If you like problem solving then a career as a programmer could be perfect for you. By Andy Williams

Ever wondered how your mobile phone works? What about your iPod or your Nintendo DS? This year marked the 25th birthday of the PC. In that short time the technological developments have been amazing - these days we carry around computers in our pockets that are far more powerful than the original IBM PC.

We tend not to think of phones and mp3 players as computers, because we are more interested in what they do rather than what they are. This is partly because of the effort that manufacturers put into the user interface of the devices that they sell. Where would the iPod be without the click-wheel, for example? This focus on the user interface of phones and mp3 players shows how computing has changed over the past 25 years.

Today nearly everybody carries a mobile phone and it's critical that people should be able to use them, whether they have computer training or not. From the manufacturers point of view, the easier they are to use the bigger the market will be. And in all three cases, the manufacturers hope to make more money from phone calls, iTunes sales and games after the initial outlay.

Behind every successful user interface, there is a computer program and behind every program there is a team of programmers. The stereotype that a programmer is some poor bloke who works alone and is happy to do so because of his dodgy interpersonal skills went out with the dinosaurs. The modern programmer must be team-focused and able to talk to all sorts of people without drowning them in technical jargon. Thinking about the devices we all carry around every day reminds us of the changing role of the programmer - 21st-century programming is characterised by the need to put the users first.

In the games industry, modern games can cost upwards of £5 million to create and a development team might consist of up to 150 people. On a day-to-day basis, the programmer will have to deal with producers (project managers), artists, designers and testers. It's critical that the programmer is able to deal with all of these people because the role is central to the development of the game. Essentially, the programmer creates the tools that will be used by the designers and artists who will create the game experience for the player. The programmer will need to be able to respond to questions such as: "How does a character in the game get from one place to another?" There are a wide range of well-known approaches for navigation around a game world. The programmer will need to be able to compare and contrast these techniques, discuss the pros and cons, and finally select and implement the most appropriate one for the game.
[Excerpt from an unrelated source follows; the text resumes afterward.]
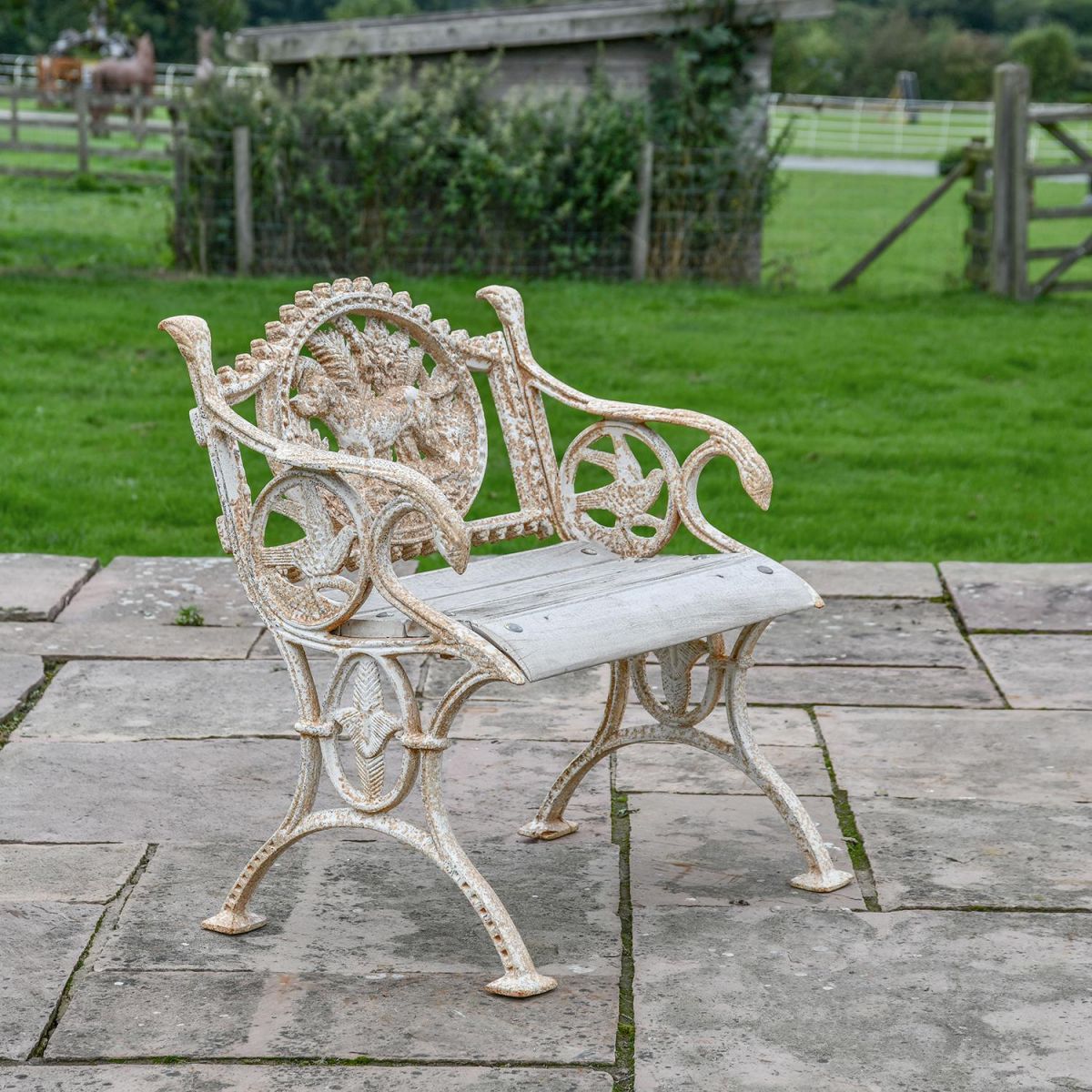 Aged Cream Cast Iron Dog One Seat Park Bench in Situ on the Patio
Essentially, a programmer is a problem-solver. So if you like to look at problems logically or if you like to challenge your brain with a crossword or sudoku puzzle, this might be the career for you. Normally, you would be studying sciences or ICT and you should be able to demonstrate an interest in computing. Programming is an activity where practice makes perfect, so before you commit to a university or college course in computing, have a go to see if it suits you. There are lots of different approaches to learning programming. Any programming you can do before going to college will probably help you.

Andy Williams is a senior lecture at the Department of Computing and Electronic Technology, the University of Bolton

Unpredictability, challenges and innovation

James Jones, 20, gained a BTEC National Diploma in computing for IT practitioners (gaining distinction merit merit) from South East Essex College. He is now studying computer games software development BSc at the University of Bolton

"There is always something new to learn in my subject. Game development is always changing and evolving, allowing developers to do more. It's unpredictability, challenges and innovation are what make it exciting.
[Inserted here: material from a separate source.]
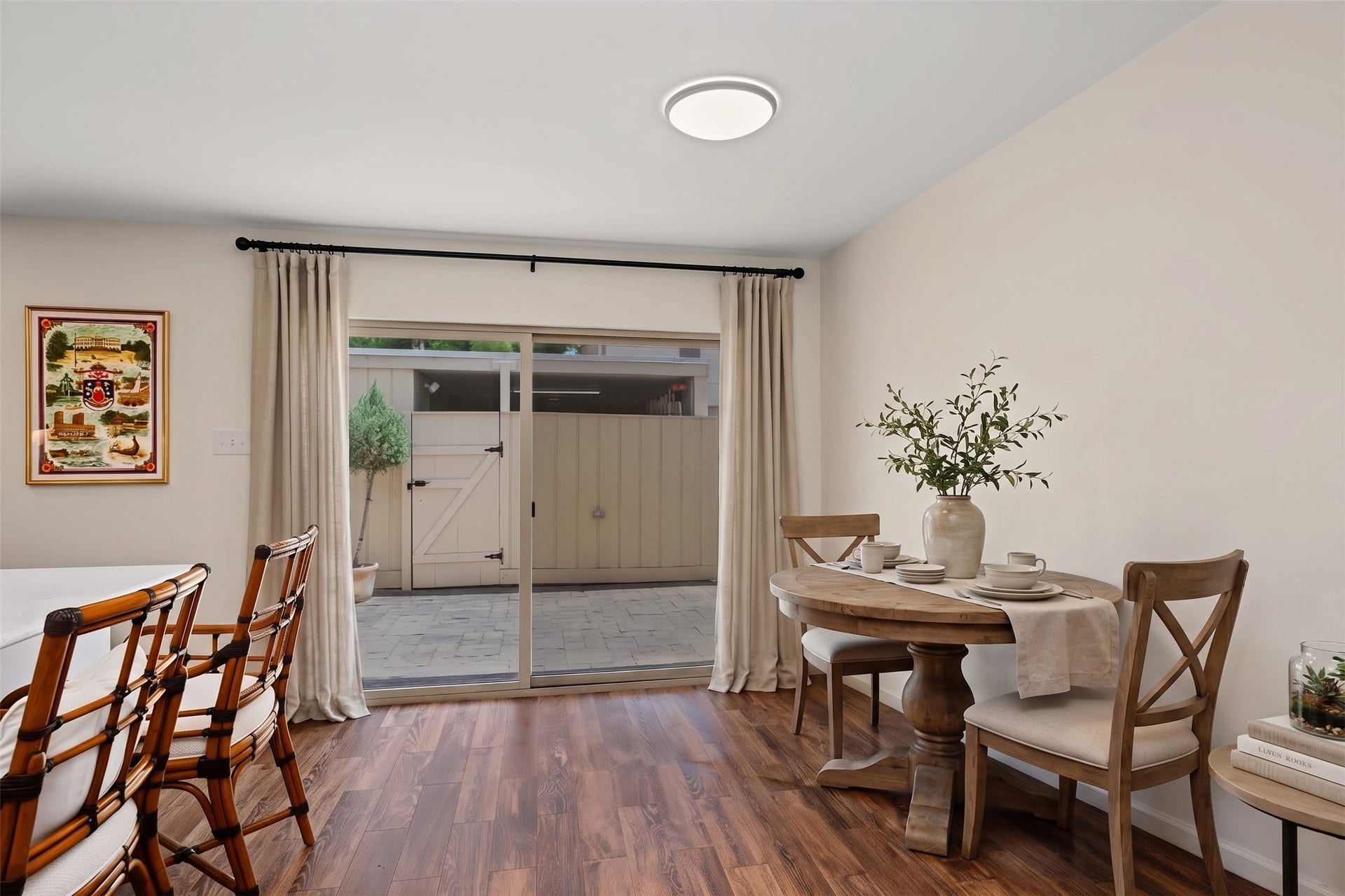 5879 Valley Forge Drive, #107, Houston, TX 77057 The dining area is generously sized and provides views to the back patio. This photo is virtually furnished.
I used the internet to find courses and I attended open days to see which was best. My course focuses on the technical aspect of developing games rather than creating the artwork, 3D models and music. From mathematical physics to PS2 and PS3 architecture to quantum cryptography, I have covered a lot of ground. Opportunities to put theory into a practice arise often.
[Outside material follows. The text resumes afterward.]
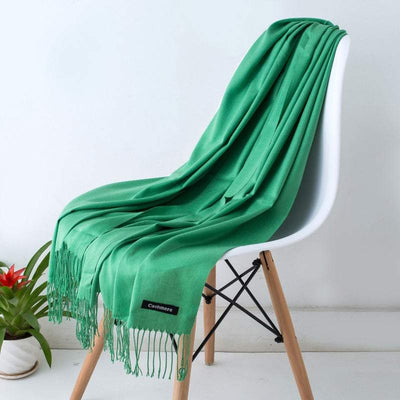 Green cashmere women's scarf shawl with fringe draped over white chair, soft and skin-friendly autumn winter wrap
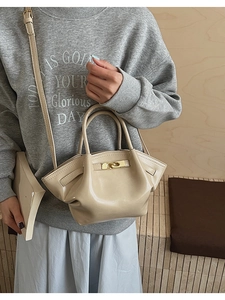 Nahaufnahme der beigefarbenen Plissee-Beuteltasche mit Goldverschluss und Schultergurt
I enjoy all aspects of game development, but I am looking to focus on artificial intelligence in games. It is the least mature area of the industry and I would like to work to change that. Ultimately I hope to work on high quality games for the industry and develop interesting or unusual hardware.

This year I hope to be accepted into the new game development society at my university. Also I am aware that my university might enter the Dare To Be Digital competition next year. I hope that this happens and that I will be able to be on the team that competes (and hopefully wins!).